Start of Document

Omer: [00:06:28] Got it. Okay. So before we get into the, sort of how you came up with the idea for, for this business and got started, let's talk a little bit about your background because this was your first, or this is your first startup and you're not a developer. And also this from certainly from what I understand of your experience, this was, this was not an industry that you had actually worked in. And so, you know, often I have conversations with yeah, new founders who were sort of getting into a market that they know very little about.[00:07:08] And they're often a lot of challenges that come with that because, you know, the understanding often is kind of pretty superficial. They don't have a deep enough understanding or they understand the nuances enough to really be able to make. Good decisions. And so I know both you and your co-founder, Rahil sort of didn't come from that, that industry. So tell me a little bit about your background. And then I think that will lead us into like how, how you guys got here or at least sort of came up with the idea.
Shruti: [00:07:35] Of course. So I spent over four years in the venture capital industry. My latest job before starting, this was in Accel. I was part of the investment team working primarily in the B2B SaaS segment and investing majorly in cross border companies, companies that built in India, but sold globally, taking advantage of the cost arbitrage.[00:07:59] So that's what I've been doing at Accel, but the interesting part of this job is you, you speak to lots of startups on a daily basis. Plus you have lots of portfolio companies that you also work with. So the idea solely came from my time at Accel we saw largely was say consumers have app stores. So say marketplaces like Amazon where they go and buy what they want. The nature of business is, super transactional in those cases. The other end of the spectrum are enterprises which have high budgets as considered buying cycle and they almost get like a white-glove service because the deal size is really large. [00:08:37] Somewhere in the middle of all of these are SMEs. They are almost like customers in the kind of, picket sizes of the purchases they make, but they're becoming more and more like enterprises in the way they want to be solved. So, this is really the problem we were trying to figure as to how do you create this kind of a real system to reach SMBs in a very cost-effective manner. [00:09:03] That made sense for the SMBs and also for the cloud products that we're selling to SMBs. And that's really the pieces with which we started off. Say, how do you develop distribution systems to reach SMBs?
Omer: [00:09:17] ‘So in your role at Accel, I'm sure you came across a lot of different ideas and potential opportunities. What was it about this particular idea that inspired you to basically say, okay, this is a problem I'm going to go out and solve.

End of Document
Start of Supplied data

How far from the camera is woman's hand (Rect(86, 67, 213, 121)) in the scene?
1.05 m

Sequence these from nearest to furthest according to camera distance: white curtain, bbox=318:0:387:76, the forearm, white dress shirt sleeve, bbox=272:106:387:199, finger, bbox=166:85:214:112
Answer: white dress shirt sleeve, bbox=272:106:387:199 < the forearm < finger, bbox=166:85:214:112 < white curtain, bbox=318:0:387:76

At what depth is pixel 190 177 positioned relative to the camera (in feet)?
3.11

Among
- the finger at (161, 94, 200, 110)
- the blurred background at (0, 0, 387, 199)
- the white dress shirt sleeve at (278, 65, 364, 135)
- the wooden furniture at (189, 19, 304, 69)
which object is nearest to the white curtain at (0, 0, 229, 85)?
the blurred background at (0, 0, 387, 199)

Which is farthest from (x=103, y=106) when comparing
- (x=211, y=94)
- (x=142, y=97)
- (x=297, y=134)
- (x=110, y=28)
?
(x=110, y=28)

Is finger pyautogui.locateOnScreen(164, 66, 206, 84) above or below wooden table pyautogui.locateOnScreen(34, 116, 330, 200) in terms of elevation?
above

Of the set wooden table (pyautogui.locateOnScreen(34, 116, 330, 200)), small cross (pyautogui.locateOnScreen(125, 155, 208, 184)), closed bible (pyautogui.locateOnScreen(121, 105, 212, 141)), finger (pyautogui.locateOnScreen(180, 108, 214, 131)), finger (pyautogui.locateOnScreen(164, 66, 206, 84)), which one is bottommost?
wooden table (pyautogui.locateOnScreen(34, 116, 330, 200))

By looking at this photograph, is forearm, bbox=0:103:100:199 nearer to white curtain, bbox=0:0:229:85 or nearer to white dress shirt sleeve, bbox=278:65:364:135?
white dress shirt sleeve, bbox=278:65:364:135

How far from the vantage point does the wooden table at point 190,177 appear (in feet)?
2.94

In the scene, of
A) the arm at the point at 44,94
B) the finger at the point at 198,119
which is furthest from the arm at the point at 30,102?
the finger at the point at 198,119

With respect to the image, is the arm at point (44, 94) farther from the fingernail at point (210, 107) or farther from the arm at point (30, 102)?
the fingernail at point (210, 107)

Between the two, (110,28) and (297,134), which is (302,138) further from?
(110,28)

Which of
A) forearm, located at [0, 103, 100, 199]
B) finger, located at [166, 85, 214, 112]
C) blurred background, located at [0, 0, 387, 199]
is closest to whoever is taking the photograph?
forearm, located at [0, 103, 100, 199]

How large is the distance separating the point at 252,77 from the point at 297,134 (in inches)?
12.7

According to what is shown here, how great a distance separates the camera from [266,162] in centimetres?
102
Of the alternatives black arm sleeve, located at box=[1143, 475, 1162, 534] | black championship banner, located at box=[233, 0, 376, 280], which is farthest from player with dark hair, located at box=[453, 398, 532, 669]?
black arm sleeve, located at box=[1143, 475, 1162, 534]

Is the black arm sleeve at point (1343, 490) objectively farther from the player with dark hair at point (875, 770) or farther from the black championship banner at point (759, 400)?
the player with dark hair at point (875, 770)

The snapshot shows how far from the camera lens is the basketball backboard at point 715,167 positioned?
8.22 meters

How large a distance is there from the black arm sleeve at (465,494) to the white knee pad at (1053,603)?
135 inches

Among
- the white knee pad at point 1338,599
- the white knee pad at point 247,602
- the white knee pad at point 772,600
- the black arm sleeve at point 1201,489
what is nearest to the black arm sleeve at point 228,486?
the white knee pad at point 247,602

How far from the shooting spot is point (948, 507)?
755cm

End of Supplied data

■ **Tasks to carry out**:
1. Please repeat the interview transcript word for word, starting at "Omer: [00:09:17] ‘So" and ending at "out and solve.".
2. Answer these questions from the interview transcript:
(a) How many years did Shruti spend in the venture capital industry?
(b) What is the name of Shruti's co-founder?
(c) In which segment did Shruti primarily work at Accel?
Rely only on the interview transcript, not on the rows.

■ **Per-task answers**:
1.
Omer: [00:09:17] ‘So in your role at Accel, I'm sure you came across a lot of different ideas and potential opportunities. What was it about this particular idea that inspired you to basically say, okay, this is a problem I'm going to go out and solve.

2.
(a) Over four years.
(b) Rahil.
(c) The B2B SaaS segment.